Thompson Burton PLLC
A ship in harbor is safe, but that is not what ships are built for. John Shedd
When it comes to developing leadership skills, there are no shortcuts. There is no magic pill, no life-altering seminar that can transform someone from a zero to a hero overnight. Developing leadership requires an ability to hold a steady strain over longs period of time. I’m not going to write about the countless attributes required of leaders, traits like vision, fortitude, emotional restraint, attitude, humility, respect, etc. Instead, I’m writing about a grossly under-appreciated and under-valued asset: The ability to bear risk.
The ability to take risk is where the rubber meets the road. It’s growing increasingly easy to voice opinions on macro trends, on events far beyond our influence, patting ourselves on the backs for our noble intentions. But…the world never changes merely by good intentions. It requires action. And action requires risk. By assuming risk, we put ourselves in harm’s way in exchange for the mere chance to influence an outcome, to make a situation better. Quite simply, risk requires people that are willing to take initiative, make decisions and accept responsibility for all outcomes, both good and bad.
The ability to assume risk works like a muscle: The more it’s used, the stronger it gets. Risk taking is not for everyone, just those looking to climb in leadership and responsibilities. We all start to develop instincts for risk as children. We hop on a bike for the first time, we take a chance, we fall, we learn. The cycle repeats.

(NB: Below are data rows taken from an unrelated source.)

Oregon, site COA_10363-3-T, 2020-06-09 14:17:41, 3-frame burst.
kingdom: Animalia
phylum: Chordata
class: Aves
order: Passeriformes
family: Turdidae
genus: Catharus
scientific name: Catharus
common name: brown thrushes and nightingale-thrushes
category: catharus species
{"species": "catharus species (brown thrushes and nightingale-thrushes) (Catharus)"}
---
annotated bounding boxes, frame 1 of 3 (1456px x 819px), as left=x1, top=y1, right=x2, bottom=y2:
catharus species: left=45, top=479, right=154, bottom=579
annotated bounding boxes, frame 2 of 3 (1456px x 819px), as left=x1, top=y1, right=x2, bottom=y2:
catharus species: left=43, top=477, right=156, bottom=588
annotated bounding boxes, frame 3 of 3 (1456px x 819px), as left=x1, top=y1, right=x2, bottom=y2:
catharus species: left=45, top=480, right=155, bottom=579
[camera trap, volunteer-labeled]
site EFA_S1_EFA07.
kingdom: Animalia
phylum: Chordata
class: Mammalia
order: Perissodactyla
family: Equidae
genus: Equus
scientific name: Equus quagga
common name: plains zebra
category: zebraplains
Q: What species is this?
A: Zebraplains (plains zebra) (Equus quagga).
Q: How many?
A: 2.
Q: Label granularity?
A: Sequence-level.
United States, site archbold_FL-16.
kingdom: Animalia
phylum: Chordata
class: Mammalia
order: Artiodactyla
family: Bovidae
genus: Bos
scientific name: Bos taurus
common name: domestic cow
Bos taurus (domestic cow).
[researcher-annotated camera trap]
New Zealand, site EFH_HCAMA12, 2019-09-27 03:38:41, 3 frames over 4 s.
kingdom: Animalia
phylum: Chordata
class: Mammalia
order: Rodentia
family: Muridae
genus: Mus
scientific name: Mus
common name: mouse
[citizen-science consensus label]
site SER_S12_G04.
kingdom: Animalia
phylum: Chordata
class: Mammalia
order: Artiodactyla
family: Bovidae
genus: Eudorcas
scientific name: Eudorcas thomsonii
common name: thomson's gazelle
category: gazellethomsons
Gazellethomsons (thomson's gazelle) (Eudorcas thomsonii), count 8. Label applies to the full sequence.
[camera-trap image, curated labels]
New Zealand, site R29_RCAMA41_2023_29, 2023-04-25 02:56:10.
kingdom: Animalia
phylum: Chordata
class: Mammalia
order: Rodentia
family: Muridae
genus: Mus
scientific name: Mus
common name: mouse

At Thompson Burton, when we look at resumes from law students, we’re most impressed with the students that have been through prolonged exposure to risk. I acknowledge that academic achievement is very important. But I view academic achievement like I would a beautiful sailboat: It looks great on the dock, it has potential, but can it endure the chaos of the ocean?
Where does this trait of risk-taking show up on a resume? There are several examples: military service (the highest, most obvious example), varsity sports, mission trips, family situation, philanthropic efforts, advocacy, work history, theatre, various achievements, etc. We’re looking for people with maximum exposure to pressure, making decisions with real consequences, dealing with failure, and, most importantly, a knack for moving forwards.
A healthy attitude of risk-taking is not triggered by a single event. It develops very slowly over time. Whenever I talk with law students, I simply encourage them to (1) do well in school; (2) be humble; and (3) take initiative and DO SOMETHING. The effort, whether successful or not, will attract the right kinds of people. The world is craving for more responsible people that can take initiative, accept responsibility and think independently. In order to be happy and successful as a lawyer, it’s vital to understand that nothing comes cheap. Risk is required.